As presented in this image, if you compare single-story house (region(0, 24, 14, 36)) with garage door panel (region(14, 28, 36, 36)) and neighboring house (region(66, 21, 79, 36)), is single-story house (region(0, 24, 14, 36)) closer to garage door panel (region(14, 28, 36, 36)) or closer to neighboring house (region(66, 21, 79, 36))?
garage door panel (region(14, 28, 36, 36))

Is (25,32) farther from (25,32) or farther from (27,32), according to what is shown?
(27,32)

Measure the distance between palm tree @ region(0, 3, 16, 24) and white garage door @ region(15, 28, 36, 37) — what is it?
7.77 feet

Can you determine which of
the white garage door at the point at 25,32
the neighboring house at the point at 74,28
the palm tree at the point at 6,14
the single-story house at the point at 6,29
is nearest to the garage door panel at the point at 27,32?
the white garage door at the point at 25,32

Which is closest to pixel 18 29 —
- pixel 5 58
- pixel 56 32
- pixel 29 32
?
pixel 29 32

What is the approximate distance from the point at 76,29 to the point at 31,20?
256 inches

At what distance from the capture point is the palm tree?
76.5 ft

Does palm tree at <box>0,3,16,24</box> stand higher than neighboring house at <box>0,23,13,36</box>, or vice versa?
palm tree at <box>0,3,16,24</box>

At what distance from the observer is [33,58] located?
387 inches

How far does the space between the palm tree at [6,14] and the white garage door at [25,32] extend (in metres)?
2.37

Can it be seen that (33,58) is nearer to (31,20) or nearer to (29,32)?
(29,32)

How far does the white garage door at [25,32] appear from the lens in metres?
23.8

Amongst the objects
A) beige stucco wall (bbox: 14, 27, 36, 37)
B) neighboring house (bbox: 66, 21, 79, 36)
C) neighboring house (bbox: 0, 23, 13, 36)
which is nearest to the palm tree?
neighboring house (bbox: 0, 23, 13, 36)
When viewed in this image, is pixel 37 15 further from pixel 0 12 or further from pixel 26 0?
###
What you have to do:
Relabel "beige" as "tan" in the stretch from the line containing "Amongst the objects" through the end of the data, and give back only those lines with nothing else changed.

Answer to the task:
Amongst the objects
A) tan stucco wall (bbox: 14, 27, 36, 37)
B) neighboring house (bbox: 66, 21, 79, 36)
C) neighboring house (bbox: 0, 23, 13, 36)
which is nearest to the palm tree?
neighboring house (bbox: 0, 23, 13, 36)
When viewed in this image, is pixel 37 15 further from pixel 0 12 or further from pixel 26 0?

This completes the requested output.